Friday, March 7, 2014
By Tux Turkel email@example.com
Hundreds of people are expected on the banks of the Penobscot River in Brewer on Friday morning to see and celebrate history in the making, as North America’s first floating offshore wind turbine is lowered into the water.
A team from the University of Maine at Orono tests a turbine outside their laboratory in April. The floating turbine will be placed in the ocean off the coast of Castine this month, following Friday's initial placement in the Penobscot River.
Photo courtesy of Habib Dagher / University of Maine
Within two weeks, the unit will be towed 30 miles downriver to a mooring site in 70 feet of water off Dice Head in Castine, then plugged into Maine’s electricity grid with an undersea cable.
The project, called VolturnUS, is 65 feet tall, one-eighth the scale of a full-size floating turbine. Its output will be only 20 kilowatts, enough to power four average homes. But its potential impact, over time, could be enormous.
If the technology is proven in the coming months, it could kick-start a local industry to support a full-size wind park, with hundreds of turbines with rotor diameters larger than a football field floating 10 miles off the coast.
They would tap the robust breezes in the Gulf of Maine to help power New England, at a cost that’s competitive with other energy sources beginning in 2020. Advocates say a deep-water wind power industry could create thousands of jobs and $20 billion in private investment by 2030.
The prototype will be launched at the Eastern Manufacturing Facility of Cianbro Corp., which built the unit. Several government and business leaders are set to speak at the event.
Five years of research and development, led by the University of Maine-led DeepCwind Consortium, has brought the vision to this point. But several obstacles stand in the way of VolturnUS becoming the catalyst for a Maine-based, offshore energy revolution.
First, it must prove its design concept. Rather than using steel components assembled at sea, the $1 million prototype was put together on land with advanced concrete and composite materials, to fight corrosion and reduce weight. Data from two dozen sensors will help show whether full-scale units can handle the harsh ocean environment and generate power for many years.
Second, VolturnUS must beat out competitors for government money. It is among seven projects nationally that won $4 million each in federal grants last year to help develop utility-scale offshore wind technologies. It’s vying for a follow-up award of as much as $50 million early next year for a project off Monhegan Island.
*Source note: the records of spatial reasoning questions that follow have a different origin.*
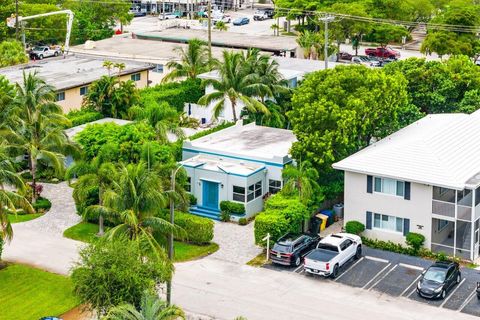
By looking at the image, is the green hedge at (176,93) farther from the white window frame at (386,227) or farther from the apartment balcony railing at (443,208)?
the apartment balcony railing at (443,208)

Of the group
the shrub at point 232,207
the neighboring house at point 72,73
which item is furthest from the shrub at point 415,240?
the neighboring house at point 72,73

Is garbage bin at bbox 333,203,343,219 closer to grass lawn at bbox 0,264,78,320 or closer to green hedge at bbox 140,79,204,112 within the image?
grass lawn at bbox 0,264,78,320

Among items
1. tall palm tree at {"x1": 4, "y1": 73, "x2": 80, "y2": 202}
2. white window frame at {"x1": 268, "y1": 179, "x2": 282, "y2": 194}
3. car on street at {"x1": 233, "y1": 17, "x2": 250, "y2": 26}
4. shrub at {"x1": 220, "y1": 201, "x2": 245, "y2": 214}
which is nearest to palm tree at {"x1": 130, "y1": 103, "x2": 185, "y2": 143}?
tall palm tree at {"x1": 4, "y1": 73, "x2": 80, "y2": 202}

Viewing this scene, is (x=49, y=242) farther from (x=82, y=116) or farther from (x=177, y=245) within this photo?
(x=82, y=116)

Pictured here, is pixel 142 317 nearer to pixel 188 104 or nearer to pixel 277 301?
pixel 277 301

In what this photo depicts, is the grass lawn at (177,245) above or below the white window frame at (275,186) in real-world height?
below

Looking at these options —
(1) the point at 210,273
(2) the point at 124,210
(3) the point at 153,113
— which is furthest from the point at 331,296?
→ (3) the point at 153,113

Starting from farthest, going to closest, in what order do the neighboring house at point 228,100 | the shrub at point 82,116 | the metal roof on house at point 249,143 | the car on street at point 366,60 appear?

The $96 million pilot project would feature two, six-megawatt turbines and generate enough electricity for 6,000 homes in 2016.
One of the competitors is the Norwegian energy giant Statoil, which has begun a new testing phase for its Hywind Maine project off Boothbay Harbor. Statoil launched the world’s first full-scale floating turbine in the North Sea in 2009. It’s using data from the experiment to refine its $120 million project in Maine.
Hywind Maine would have four three-megawatt turbines on floating spar buoys anchored to the seabed in 460 feet of water.
Third, VolturnUS must have a contract to sell its power, at rates that will support costs. Project officials are trying to negotiate an agreement with New England utilities in the range of 14 cents per kilowatt-hour.
Statoil already has a power purchase agreement, for 27 cents per kilowatt-hour, that was approved last year by Maine’s Public Utilities Commission. It won out over the objections of Gov. Paul LePage, who said the rate — more than three times what Maine homeowners pay for energy — is too high and the PUC’s agreement with Statoil doesn’t promise enough economic benefits to the state.
Both rates are for demonstration projects. The federal government wants commercial-scale projects that can generate power at 10 cents per kilowatt-hour in 2020, a rate that’s expected to be on par with natural gas and other sources.